New LA Weekly Owner Brian Calle Is Likely Even More Conservative Than You Thought

The formerly doggedly liberal LA Weekly is likely in the hands of a genuine zealot.

New LA Weekly honcho Brian Calle nodding along with the wisdom of Dinesh D’Souza. Seriously. (YouTube)

You may have heard that Brian Calle, the public face of Semanal Media, the organization that recently acquired the LA Weekly, has conservative tendencies. His stint as the head of the editorial board for the Orange County Register pushed the paper’s editorial voice to the right, and his time as a VP at the notoriously right-wing Claremont Institute suggested that he had conservative aims when it comes to the editorial future of LA Weekly.

But hey, here’s some bad news: we have every reason to believe he’s somehow MORE conservative than all that would suggest. The formerly doggedly liberal LA Weekly is likely in the hands of a genuine zealot.

Before Calle joined the Southern California News Group (the organization that operates the Register among other papers including the Daily News) he was the Editor-in-Chief of CalWatchdog.com, a non-profit and theoretically non-partisan organization whose stated mission is “reporting on the state Capitol, state agencies and on significant government-related stories from across California that are of statewide importance.”

To read CalWatchdog is to dive into a site that feels anything but non-partisan. It is an extremely right-wing publication, that pushes an avidly anti-union, anti-tax line that could not be less in line with the history of the LA Weekly. Why bring this up? Because reading about Calle’s conservatives bonafides is one thing. Seeing him in action teeing up softball questions to some of the most ardently conservative people on Earth is another. So, let’s watch Calle’s series of interviews with these people!

(Remember with these videos that Calle was the editor of the site. Decisions like titles, and editorial bent probably fell directly under his purview. He wanted these interviews to appear the way they do.)

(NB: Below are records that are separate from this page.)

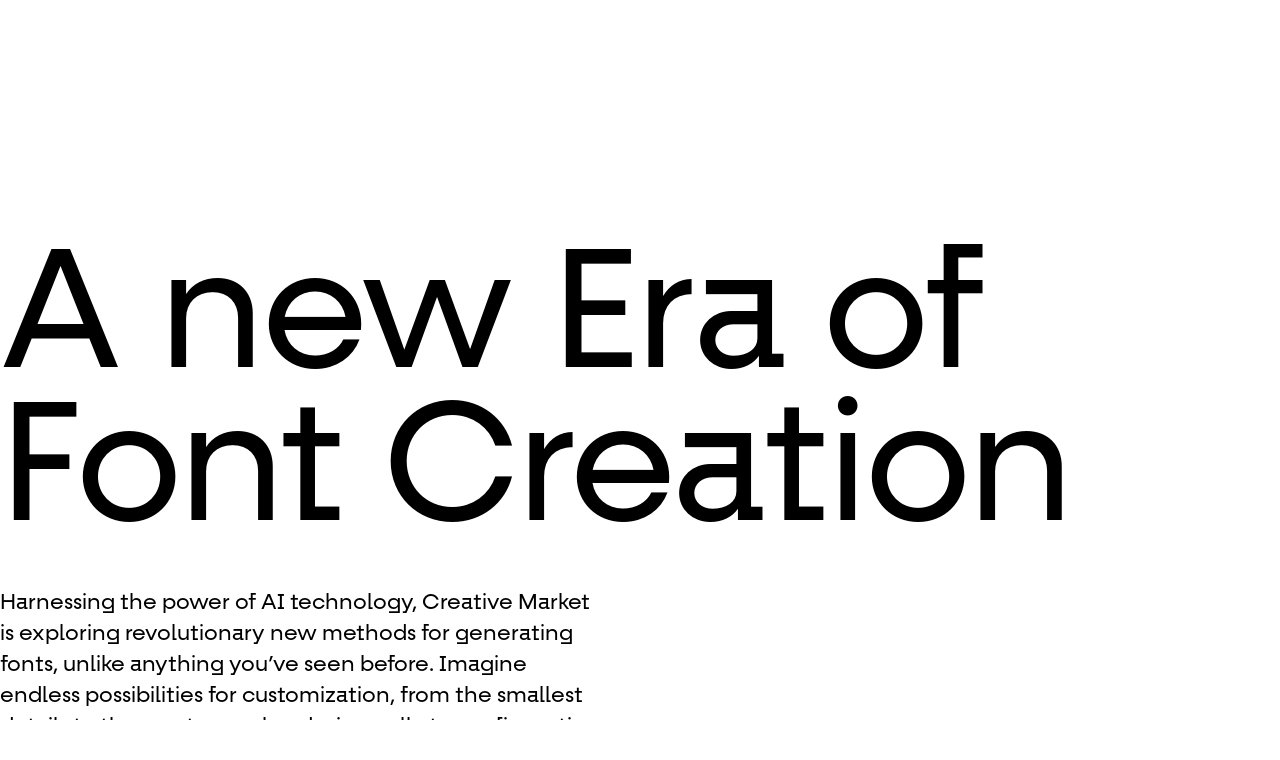

--- FILE ---
content_type: text/html
request_url: https://fonts.ai/
body_size: 575
content:
<!doctype html>
<html lang="en">
<head>
    <meta charset="UTF-8">
    <meta name="viewport" content="width=device-width, user-scalable=no, initial-scale=1.0, maximum-scale=1.0, minimum-scale=1.0">
    <meta http-equiv="X-UA-Compatible" content="ie=edge">
    <title>Fonts.Ai</title>
    <link rel="stylesheet" href="styles.css">
</head>
<body>
    <div class="container">
        <h1>A new Era of Font Creation</h1>
        <div class="content">
            <p>Harnessing the power of AI technology, Creative Market is exploring revolutionary new methods for generating fonts, unlike anything you’ve seen before. Imagine endless possibilities for customization, from the smallest details to the most complex designs, all at your fingertips. We are focused on making the process of creating custom fonts easier and more accessible than ever.</p>

<p>Imagine being able to experiment with new styles and designs, without being limited by knowledge or experience. We envision a future where everyone, regardless of ability, will be able to create amazing fonts.</p>

<p>Stay tuned for updates on our progress.</p>

        </div>
    </div>
</body>
</html>

--- FILE ---
content_type: text/css
request_url: https://fonts.ai/styles.css
body_size: 668
content:
@font-face {
	font-family: "Fractul";
	font-weight: normal;
	src: url("fractul-regular.woff2") format("woff2");
}

:root {
	-webkit-font-smoothing: antialiased;
}

body {
	font-family: "Fractul", sans-serif;
	margin: 0;
}

.container {
	max-width: 1340px;
	margin: 0 auto;
}

h1 {
	font-size: clamp(5rem, 19.209039548vw + -4.7125706215rem, 11.375rem); /* Fluidly resize from 80px at vw:809px to 182px at vw:1340px */
	letter-spacing: -2.4px;
	line-height: 0.9; /* ~163px */
	margin-top: 50px;
	margin-bottom: 48px;
	font-weight: normal;
}

@media screen and (min-width: 809px) {
	h1 {
		margin-top: 232px;
	}
}

p {
	margin: 0;
	font-size: 1.375rem; /* 22px */
	line-height: 1.45; /* ~32px */
	font-weight: normal;
}

.content {
	display: grid;
	row-gap: 12px;
	max-width: 602px;
}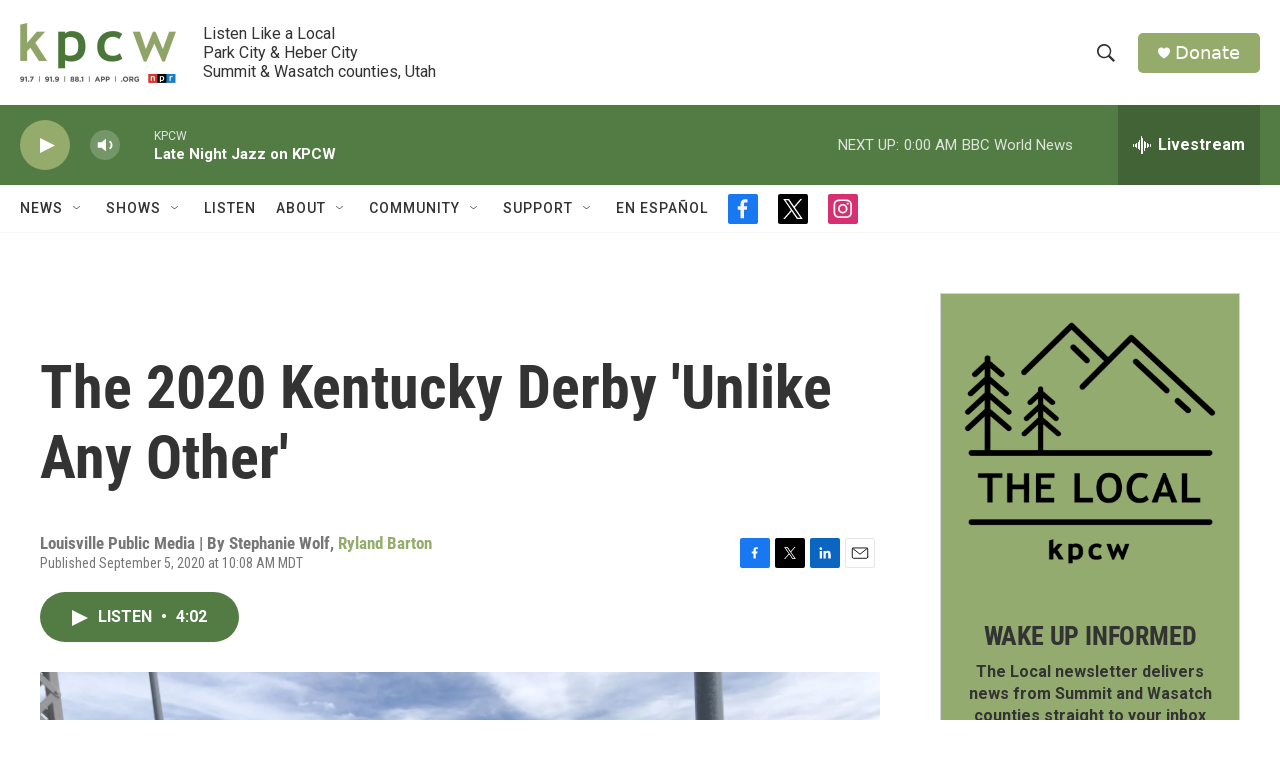

--- FILE ---
content_type: text/html; charset=utf-8
request_url: https://www.google.com/recaptcha/api2/aframe
body_size: 266
content:
<!DOCTYPE HTML><html><head><meta http-equiv="content-type" content="text/html; charset=UTF-8"></head><body><script nonce="CZPP9UMOae3-ZOq0lVrrrA">/** Anti-fraud and anti-abuse applications only. See google.com/recaptcha */ try{var clients={'sodar':'https://pagead2.googlesyndication.com/pagead/sodar?'};window.addEventListener("message",function(a){try{if(a.source===window.parent){var b=JSON.parse(a.data);var c=clients[b['id']];if(c){var d=document.createElement('img');d.src=c+b['params']+'&rc='+(localStorage.getItem("rc::a")?sessionStorage.getItem("rc::b"):"");window.document.body.appendChild(d);sessionStorage.setItem("rc::e",parseInt(sessionStorage.getItem("rc::e")||0)+1);localStorage.setItem("rc::h",'1768717031318');}}}catch(b){}});window.parent.postMessage("_grecaptcha_ready", "*");}catch(b){}</script></body></html>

Let’s start with Dinesh D’Souza, whom Calle lets spiral off unchecked on the cultural decay of California, before letting him defend himself for two solid minutes on his felonious history of violating campaign law:

You like anti-tax zealot Grover Norquist? No? Well, Brian Calle sure seems to! And even more than that, he also seems to like the idea of Uber leading the way to destroy the left in California:

Here’s one with a libertarian school administrator from Colorado entitled More Students, Less Funding, Happy Teachers. Seriously, that’s the title. Who loves overcrowded, underfunded schools? Let’s watch!

These are all awful. And there’s dozens more if you want to see Calle treat Steve Forbes, Darrell Issa, an editor of the National Review, Scott Walker, Rand Paul or any number of other less well known villains with the journalistic scrutiny that Ryan Seacrest would give the cast of Stranger Things. But I think you get the idea.

LA Weekly has a long history of doing largely great journalistic work with a political bent that generally matches Los Angeles’. It’s vacillated some through the years, but it’s never looked anything like this.

From these interviews and the rest of his body of work, Calle’s politics do not seem like a match for this city’s. I do not trust what any press release he may issue says; Calle’s (and his silent partners) appropriation of the paper’s history and readership can be seen as an attempt to not only destroy what the LA Weekly was, but use it to hurt our city’s workers with an anti-union, anti-regulatory editorial stance that is absolutely incongruous with decades of the paper’s history.